The full set of lines below has to be written out again exactly.
>>
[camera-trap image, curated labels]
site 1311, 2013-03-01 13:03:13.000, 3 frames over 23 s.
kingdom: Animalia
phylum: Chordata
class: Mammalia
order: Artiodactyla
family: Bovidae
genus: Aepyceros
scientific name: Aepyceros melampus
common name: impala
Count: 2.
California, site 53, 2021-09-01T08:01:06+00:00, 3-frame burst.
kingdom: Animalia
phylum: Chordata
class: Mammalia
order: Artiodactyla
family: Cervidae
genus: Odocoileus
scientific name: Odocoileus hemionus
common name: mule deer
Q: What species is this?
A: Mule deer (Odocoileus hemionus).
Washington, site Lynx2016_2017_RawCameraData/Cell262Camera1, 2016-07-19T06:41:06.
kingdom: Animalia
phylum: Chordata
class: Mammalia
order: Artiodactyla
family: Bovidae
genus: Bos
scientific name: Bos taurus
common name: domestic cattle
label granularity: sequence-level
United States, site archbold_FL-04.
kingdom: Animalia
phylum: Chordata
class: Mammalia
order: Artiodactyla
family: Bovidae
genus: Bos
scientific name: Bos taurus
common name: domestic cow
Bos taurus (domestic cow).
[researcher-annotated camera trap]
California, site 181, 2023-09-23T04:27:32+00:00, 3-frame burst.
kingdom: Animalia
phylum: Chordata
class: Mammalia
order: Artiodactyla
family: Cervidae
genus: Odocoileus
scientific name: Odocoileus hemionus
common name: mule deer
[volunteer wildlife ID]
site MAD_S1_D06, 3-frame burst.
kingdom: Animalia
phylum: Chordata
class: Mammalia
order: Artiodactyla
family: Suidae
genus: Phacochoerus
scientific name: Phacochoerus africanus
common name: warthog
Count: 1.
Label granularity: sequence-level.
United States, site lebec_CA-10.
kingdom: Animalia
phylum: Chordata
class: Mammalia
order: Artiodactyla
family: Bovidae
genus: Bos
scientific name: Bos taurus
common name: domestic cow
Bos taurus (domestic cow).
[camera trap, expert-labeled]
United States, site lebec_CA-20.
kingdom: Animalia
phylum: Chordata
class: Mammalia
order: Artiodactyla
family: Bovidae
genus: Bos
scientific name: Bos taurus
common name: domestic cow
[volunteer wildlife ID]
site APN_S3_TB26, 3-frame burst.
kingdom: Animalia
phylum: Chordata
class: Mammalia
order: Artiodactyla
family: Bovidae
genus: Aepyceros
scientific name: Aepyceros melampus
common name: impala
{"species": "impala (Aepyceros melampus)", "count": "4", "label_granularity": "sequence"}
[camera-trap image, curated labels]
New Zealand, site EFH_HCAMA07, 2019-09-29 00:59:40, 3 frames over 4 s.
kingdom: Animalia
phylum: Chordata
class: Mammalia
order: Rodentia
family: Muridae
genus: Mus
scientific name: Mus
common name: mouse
<<
- Output for this task -
[camera-trap image, curated labels]
site 1311, 2013-03-01 13:03:13.000, 3 frames over 23 s.
kingdom: Animalia
phylum: Chordata
class: Mammalia
order: Artiodactyla
family: Bovidae
genus: Aepyceros
scientific name: Aepyceros melampus
common name: impala
Count: 2.
California, site 53, 2021-09-01T08:01:06+00:00, 3-frame burst.
kingdom: Animalia
phylum: Chordata
class: Mammalia
order: Artiodactyla
family: Cervidae
genus: Odocoileus
scientific name: Odocoileus hemionus
common name: mule deer
Q: What species is this?
A: Mule deer (Odocoileus hemionus).
Washington, site Lynx2016_2017_RawCameraData/Cell262Camera1, 2016-07-19T06:41:06.
kingdom: Animalia
phylum: Chordata
class: Mammalia
order: Artiodactyla
family: Bovidae
genus: Bos
scientific name: Bos taurus
common name: domestic cattle
label granularity: sequence-level
United States, site archbold_FL-04.
kingdom: Animalia
phylum: Chordata
class: Mammalia
order: Artiodactyla
family: Bovidae
genus: Bos
scientific name: Bos taurus
common name: domestic cow
Bos taurus (domestic cow).
[researcher-annotated camera trap]
California, site 181, 2023-09-23T04:27:32+00:00, 3-frame burst.
kingdom: Animalia
phylum: Chordata
class: Mammalia
order: Artiodactyla
family: Cervidae
genus: Odocoileus
scientific name: Odocoileus hemionus
common name: mule deer
[volunteer wildlife ID]
site MAD_S1_D06, 3-frame burst.
kingdom: Animalia
phylum: Chordata
class: Mammalia
order: Artiodactyla
family: Suidae
genus: Phacochoerus
scientific name: Phacochoerus africanus
common name: warthog
Count: 1.
Label granularity: sequence-level.
United States, site lebec_CA-10.
kingdom: Animalia
phylum: Chordata
class: Mammalia
order: Artiodactyla
family: Bovidae
genus: Bos
scientific name: Bos taurus
common name: domestic cow
Bos taurus (domestic cow).
[camera trap, expert-labeled]
United States, site lebec_CA-20.
kingdom: Animalia
phylum: Chordata
class: Mammalia
order: Artiodactyla
family: Bovidae
genus: Bos
scientific name: Bos taurus
common name: domestic cow
[volunteer wildlife ID]
site APN_S3_TB26, 3-frame burst.
kingdom: Animalia
phylum: Chordata
class: Mammalia
order: Artiodactyla
family: Bovidae
genus: Aepyceros
scientific name: Aepyceros melampus
common name: impala
{"species": "impala (Aepyceros melampus)", "count": "4", "label_granularity": "sequence"}
[camera-trap image, curated labels]
New Zealand, site EFH_HCAMA07, 2019-09-29 00:59:40, 3 frames over 4 s.
kingdom: Animalia
phylum: Chordata
class: Mammalia
order: Rodentia
family: Muridae
genus: Mus
scientific name: Mus
common name: mouse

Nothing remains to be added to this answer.